= Prisoner Escort and Custody Officer (England and Wales) =

A prisoner custody officer, also known as a prisoner escort officer, is, in England and Wales, a person employed by a contractor, under the authority of the Secretary of State for Justice, responsible for the safe and secure movement of detainees including adults, children and young people, between prisons, courts, police stations, hospitals, Secure Training Centres (STCs), and Secure Children's Schools (SCHs), under Sections 80 to 84 of the Criminal Justice Act 1991.

== Powers and duties ==
Prisoner custody officers may search prisoners, and any other person seeking to visit a prisoner. They also have the powers to use reasonable force where necessary to prevent detainees from escaping custody.

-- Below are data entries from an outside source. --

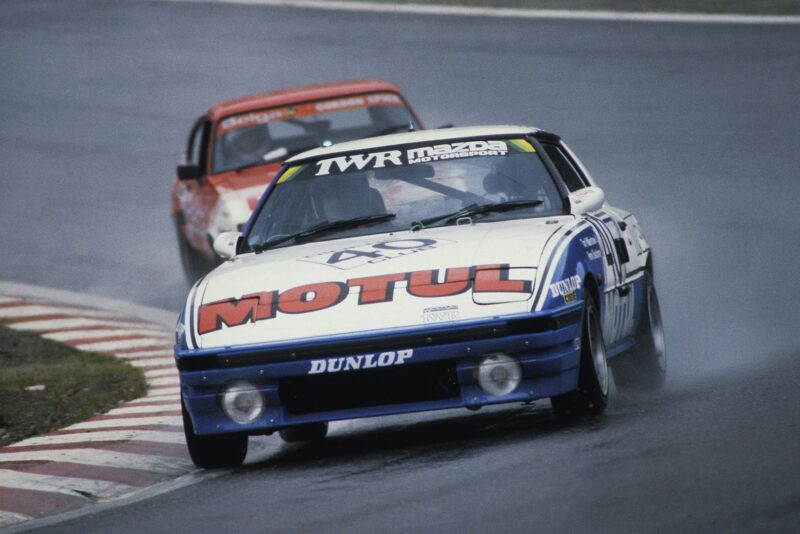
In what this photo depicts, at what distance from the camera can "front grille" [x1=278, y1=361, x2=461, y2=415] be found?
22.4 ft

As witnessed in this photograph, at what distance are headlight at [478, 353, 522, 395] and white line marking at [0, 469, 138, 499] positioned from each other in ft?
5.53

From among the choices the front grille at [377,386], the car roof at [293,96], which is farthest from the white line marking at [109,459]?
the car roof at [293,96]

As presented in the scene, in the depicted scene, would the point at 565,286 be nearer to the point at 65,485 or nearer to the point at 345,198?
the point at 345,198

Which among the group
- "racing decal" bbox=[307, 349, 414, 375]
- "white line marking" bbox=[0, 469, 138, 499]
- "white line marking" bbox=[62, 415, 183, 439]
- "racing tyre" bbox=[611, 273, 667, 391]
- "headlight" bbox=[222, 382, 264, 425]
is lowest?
"white line marking" bbox=[62, 415, 183, 439]

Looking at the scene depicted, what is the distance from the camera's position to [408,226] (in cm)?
787

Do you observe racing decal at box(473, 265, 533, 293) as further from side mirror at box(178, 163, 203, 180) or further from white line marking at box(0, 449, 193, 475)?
side mirror at box(178, 163, 203, 180)

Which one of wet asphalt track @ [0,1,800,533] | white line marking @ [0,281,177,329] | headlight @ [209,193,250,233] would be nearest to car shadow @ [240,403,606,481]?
wet asphalt track @ [0,1,800,533]

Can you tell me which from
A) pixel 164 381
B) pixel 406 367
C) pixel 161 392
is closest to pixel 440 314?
pixel 406 367

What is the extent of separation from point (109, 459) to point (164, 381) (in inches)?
123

According to Serco, their Prisoner Custody Officers based in a court have the following duties:

- Escorting detainees within the court, including to courtrooms, cells, and facilities
- Supervising detainees during hearings to maintain safety and security
- Managing sensitive situations and maintaining strict confidentiality
- Supporting detainee welfare, including access to food, drink, and wellbeing checks
- Monitoring behaviour and responding to incidents or risks
- Conducting searches to maintain a secure environment
- Completing accurate records and documentation
- Working closely with court staff and partners to ensure smooth operations

Whereas some officers work as drivers, taking 10, 12 or 14-cell vans from vehicle bases to prisons, courts and other establishments. They have the following duties:

- Attend briefings and receive detainee, route, and risk details
- Carry out vehicle and equipment checks
- Collect, search, and transport detainees safely
- Monitor welfare during transport, including checks and comfort stops
- Deliver detainees to courts or between establishments
- Complete end-of-shift checks, reporting, and documentation
- Work flexibly, including extended hours and responding to incidents

Officers performing transport and escort duty must be suitably trained in first aid, and basic life support.

== Officers ==
Prisoner escort and custody services (PECS) is responsible for managing contracts awarded to the private sector for escorting prisoners to and from designated courts, hospitals, prisons, and police stations after charge. If the contractors are unable to provide this service the responsibility rests with the police to ensure that the detainee is transported to court.

Prisoner custody officers are employed by one of two private companies; as of June 2026, Serco covers Southern England, whilst GEOAmey operates in Wales and Northern England.

=== Equipment and uniform ===
Officers wear standard uniform and equipment:

- Branded uniform: shirt and tie (or polo shirt), trousers, a jumper or fleece, and an identification card clipped to one of the breast pockets.
- Equipment: attached to a utility belt - handcuffs, baton, radio and ligature cutters.